● **Material provided**
◇ ◇ ◇ ◇ ◇ ◇ ◇

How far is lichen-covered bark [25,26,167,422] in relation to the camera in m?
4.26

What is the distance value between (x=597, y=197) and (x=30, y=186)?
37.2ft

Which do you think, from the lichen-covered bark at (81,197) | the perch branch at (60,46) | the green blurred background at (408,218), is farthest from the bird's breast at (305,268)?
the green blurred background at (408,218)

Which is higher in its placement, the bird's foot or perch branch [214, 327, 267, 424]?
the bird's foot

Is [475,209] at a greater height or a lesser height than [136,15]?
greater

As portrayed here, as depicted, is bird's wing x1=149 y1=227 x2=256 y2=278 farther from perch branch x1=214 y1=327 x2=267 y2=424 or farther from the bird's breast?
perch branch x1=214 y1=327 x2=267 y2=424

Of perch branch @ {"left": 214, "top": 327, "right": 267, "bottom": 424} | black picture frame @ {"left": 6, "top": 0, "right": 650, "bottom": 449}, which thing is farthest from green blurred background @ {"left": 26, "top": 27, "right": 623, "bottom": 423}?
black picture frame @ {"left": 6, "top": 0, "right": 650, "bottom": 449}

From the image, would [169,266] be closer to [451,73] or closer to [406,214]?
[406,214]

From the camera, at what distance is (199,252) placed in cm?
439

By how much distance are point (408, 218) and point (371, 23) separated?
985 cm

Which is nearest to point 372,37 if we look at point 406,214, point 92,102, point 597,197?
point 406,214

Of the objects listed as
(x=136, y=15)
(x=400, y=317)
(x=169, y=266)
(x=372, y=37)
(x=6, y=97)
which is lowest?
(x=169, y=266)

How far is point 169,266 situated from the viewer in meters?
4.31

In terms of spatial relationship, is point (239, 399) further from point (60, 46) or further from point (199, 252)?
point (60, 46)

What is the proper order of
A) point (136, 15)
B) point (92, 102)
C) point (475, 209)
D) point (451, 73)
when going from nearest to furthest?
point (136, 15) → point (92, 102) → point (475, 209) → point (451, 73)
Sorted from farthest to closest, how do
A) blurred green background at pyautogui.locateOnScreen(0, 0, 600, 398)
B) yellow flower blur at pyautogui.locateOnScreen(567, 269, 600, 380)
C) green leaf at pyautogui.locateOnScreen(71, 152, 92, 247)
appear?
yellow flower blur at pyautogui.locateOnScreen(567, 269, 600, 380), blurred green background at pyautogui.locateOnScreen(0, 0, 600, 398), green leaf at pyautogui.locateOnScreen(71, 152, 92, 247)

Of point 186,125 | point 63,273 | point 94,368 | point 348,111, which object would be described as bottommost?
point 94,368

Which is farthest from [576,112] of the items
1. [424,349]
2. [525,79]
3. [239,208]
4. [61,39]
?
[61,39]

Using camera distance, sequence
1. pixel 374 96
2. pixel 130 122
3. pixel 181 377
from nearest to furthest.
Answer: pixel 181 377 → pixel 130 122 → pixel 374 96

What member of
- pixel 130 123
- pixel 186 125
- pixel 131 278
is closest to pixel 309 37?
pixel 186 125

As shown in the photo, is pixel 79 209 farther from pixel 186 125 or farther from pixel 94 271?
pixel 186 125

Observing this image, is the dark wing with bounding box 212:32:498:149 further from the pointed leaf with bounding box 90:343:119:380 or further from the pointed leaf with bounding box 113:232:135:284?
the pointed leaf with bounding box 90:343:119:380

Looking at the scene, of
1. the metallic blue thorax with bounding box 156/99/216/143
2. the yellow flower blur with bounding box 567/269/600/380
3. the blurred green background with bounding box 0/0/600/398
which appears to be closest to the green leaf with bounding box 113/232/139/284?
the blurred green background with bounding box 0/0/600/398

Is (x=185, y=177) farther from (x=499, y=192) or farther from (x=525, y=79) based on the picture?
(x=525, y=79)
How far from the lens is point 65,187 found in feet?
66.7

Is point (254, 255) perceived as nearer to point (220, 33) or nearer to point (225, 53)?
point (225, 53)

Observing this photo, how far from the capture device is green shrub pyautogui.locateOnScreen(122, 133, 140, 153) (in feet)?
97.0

◇ ◇ ◇ ◇ ◇ ◇ ◇

● **Directions for this task**
Can you express the entries from the line containing "Is point (254, 255)" through the end of the entries as a two-column CSV with the headers entry_text and answer? Use one row per entry, put each value in a single quoted field, and turn any line breaks into spaces.

● **Solution to the problem**
entry_text,answer
"Is point (254, 255) perceived as nearer to point (220, 33) or nearer to point (225, 53)?","point (225, 53)"
"Observing this photo, how far from the capture device is green shrub pyautogui.locateOnScreen(122, 133, 140, 153) (in feet)?","97.0"